As a general rule, global businesses tend to operate in ever depreciating circles. Technological advancement and remote communication techniques have continued to eliminate the barriers that once hindered international trade and investment, with the result that it has never been easier to operate within a global market. Developing a global investment portfolio is now a particularly viable option for individuals, although this also brings considerable risk in terms of social, economic and geopolitical threats.

How to Create and Manage an International Investment Portfolio

These risks must be considered and managed carefully, especially if you are to create a viable international investment portfolio that can stand the test of time. Consider the following practical steps towards achieving these goals: –

1. Pay Attention to the Detail of Each Investment

Attention to detail is the key to any successful international portfolio, primarily because the level and nature of risk will vary depending on various factors including location, demand and economic trends. If we consider an example taken from a recent news story on the Killik & Co LLP blog, for example, we can see that growth in the American hotel sector has been driven by a prevailing trend for international travel. This has created considerable opportunity with a clearly defined and specified market, as investors can generate large returns while also minimising risk. This is not necessarily true across all markets, however, as geopolitical and other social threats have restricted international travel in some areas.

Listed records:

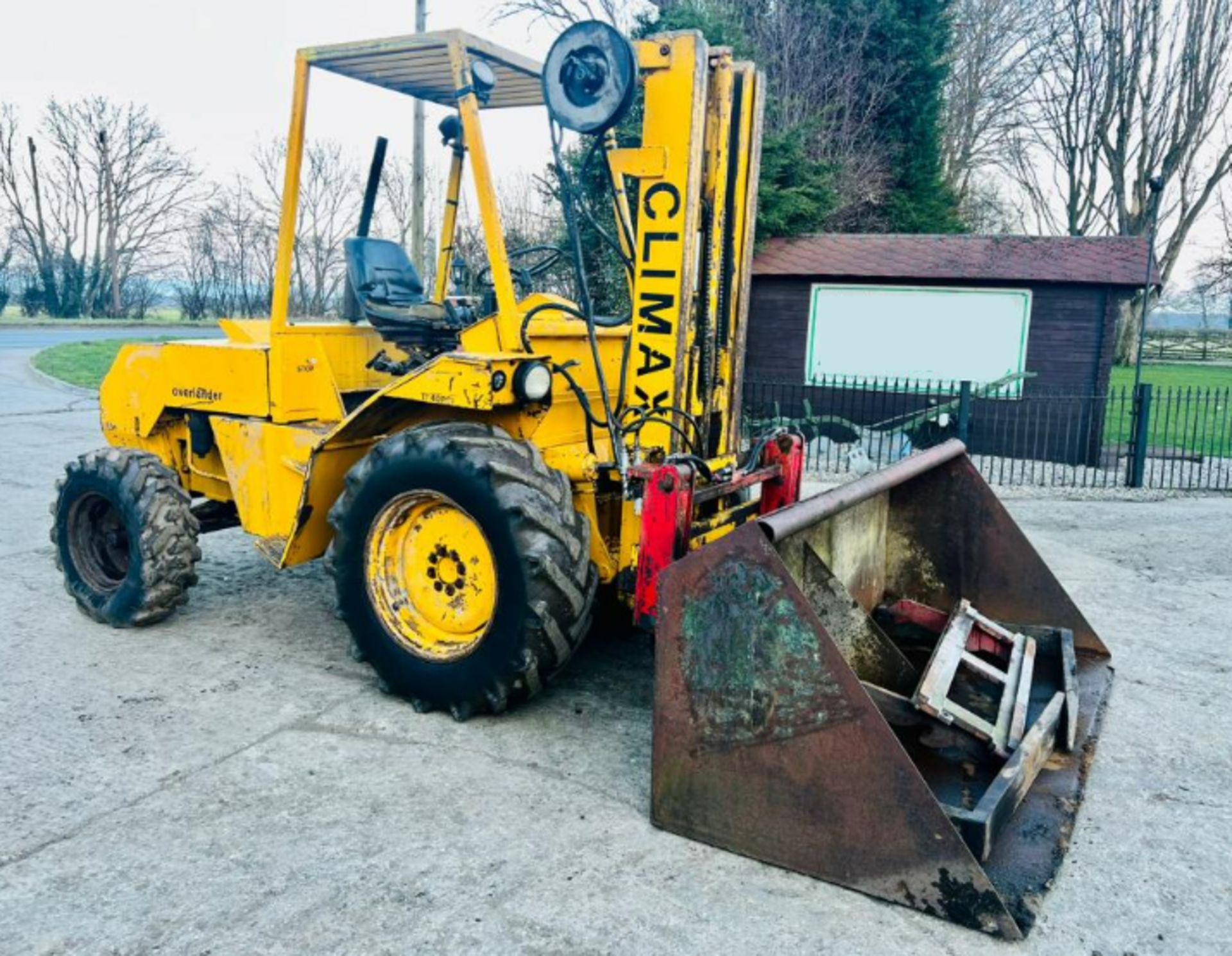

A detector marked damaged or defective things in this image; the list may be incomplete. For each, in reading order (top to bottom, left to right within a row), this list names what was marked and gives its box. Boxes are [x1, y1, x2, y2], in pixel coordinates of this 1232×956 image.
---
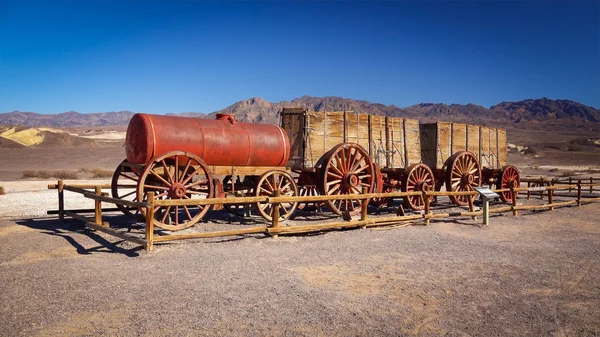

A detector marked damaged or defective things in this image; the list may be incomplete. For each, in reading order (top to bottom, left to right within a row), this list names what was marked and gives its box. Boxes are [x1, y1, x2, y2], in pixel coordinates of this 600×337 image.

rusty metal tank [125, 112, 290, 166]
* * *
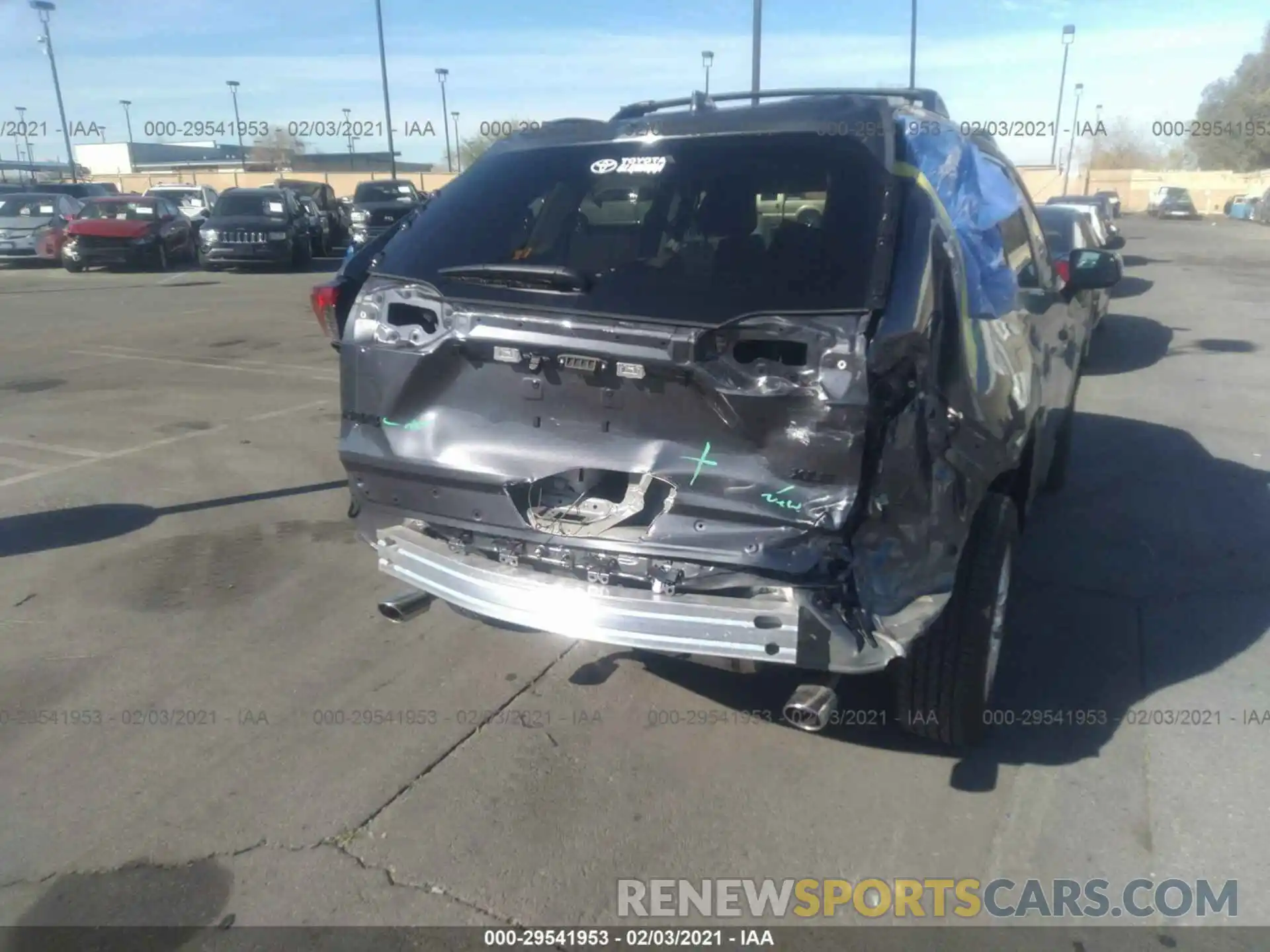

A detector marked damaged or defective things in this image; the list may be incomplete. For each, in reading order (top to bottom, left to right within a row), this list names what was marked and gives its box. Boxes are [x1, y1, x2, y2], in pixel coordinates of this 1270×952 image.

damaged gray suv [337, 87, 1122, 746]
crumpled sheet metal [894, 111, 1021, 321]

Task requirements:
Continue the article on building an international investment portfolio, picking up after its last sentence.

Response area:
2. Diversify into Multiple Markets

On a similar note, it is important to diversify your investment interests and portfolio by embracing multiple markets simultaneously. This is because each financial market or derivative can fluctuate at any time, according to a host of variable, socio-economic factors. Investors who restrict themselves to a single market therefore place themselves at risk in instances of depreciation or decline, as they have no additional avenues through which to generate income. By diversifying and moving into a range of international markets, however, you can offset your risk and secure more regular returns.

3. Beware of Real Estate

Given the recent levels of growth in the global real estate sector, it stands to reason that this would provide a viable opportunity for diversifying in 2014. The market is poised to experience a significant decline, however, with house prices in the UK and similar developed economies already stalling amid falling demand. This is a cycle that continues to define the property sector and one that poses a huge threat for inexperienced investors. There is therefore a strong argument to avoid real estate investment where possible, especially in areas where growth is likely to be unstable or fleeting.